The folks at the Lifeboat Foundation feel the same way. They are dedicated to the creation of Ark I, a self-sustaining space colony for the preservation of technological civilisation.

Ark I will be initially placed in orbit around the Earth at a height of 400 kilometers (248 miles) to make it easier to engage in trade and tourists from Earth. Both it and the other Arks will be moved further away from the Earth as the project progresses.

Why should we live in orbit rather than on a planet or moon? Because orbit is far superior to the Moon and Mars for colonization, and other planets and moons are too hot, too far away, and/or have no solid surface.
Source.

Another such group is ARC--Alliance to Rescue Civilization.
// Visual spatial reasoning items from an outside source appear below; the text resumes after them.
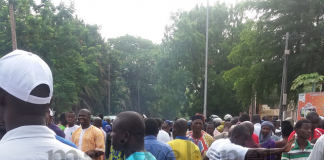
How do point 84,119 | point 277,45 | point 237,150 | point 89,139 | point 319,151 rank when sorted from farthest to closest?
1. point 277,45
2. point 84,119
3. point 89,139
4. point 237,150
5. point 319,151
Here is part of ARC's mission statement:


ARC Mission:

The mission of the Alliance to Rescue Civilization (ARC) is to protect the human species and its civilization from destruction that could result from a global catastrophic event, including nuclear war, acts of terrorism, plague and asteroid collisions. To fulfill its mission, ARC is dedicated to creating continuously staffed facilities on the Moon and other locations away from Earth. These facilities will preserve backups of scientific and cultural achievements, and of the species important to our civilization. In the event of a global catastrophe, the ARC facilities will be prepared to reintroduce lost technology, art, history, crops, livestock and, if necessary, even human beings to the Earth.

ARC Vision

The Alliance to Rescue Civilization is a very long-term international project. It seeks to copy and continuously update the essence of Earth in its many forms for safekeeping at a manned site off the planet (the Moon or a huge station are the leading candidates.) ARC would in effect comprehensively back up Earth's collective hard drive for use in rescuing and rebuilding the planet in the event of a catastrophic disaster, natural or man-made. It would in no sense be a time capsule, but would rather be an updated record of Earth's multiple life forms, flora and fauna, and its broad spectrum of arts and sciences, history, technology and all else that constitutes the planet's collective nature and culture.

In the event of a major catastrophe, for example worldwide plague, comet impact, nuclear war or social collapse, the staff of ARC will function in a rescue capacity rather than as librarians. They will be prepared to help the survivors reestablish a functioning technological society, or in the worst instance, to repopulate the Earth themselves, and re-introduce the additionally needed biological species here. The primary mission of ARC will be to secure our tenancy of this planet, although it is fully compatible with plans to extend human settlement beyond the Earth-Moon system. ARC will provide our manned space program with the central purpose which it has so sorely lacked, linking it firmly to human survival on our home planet and elsewhere. The ARC facility will stand as a visible and inspiring symbol of our aspirations, one which can overcome the negative connotations associated with disaster relief. With ARC in place, of course, other scientific and commercial uses of space will be facilitated. ARC can serve as an engine that pulls many freight cars.
Source.

In 1975, Oscar Falconi wrote an essay on the need for humans to colonize space. He discusses several ways in which humans might destroy themselves and their ability to survive on earth. Arthur C. Clarke reached the same conclusions as Falconi in his 1951 book, The Exploration of Space. More recently, astrophysicist Stephen Hawking wrote: "I don't think the human race will survive . . unless we spread into space."

It is wise for humans to take precautions against likely disasters. Distributing human knowledge databases in different regions of space might be helpful one day.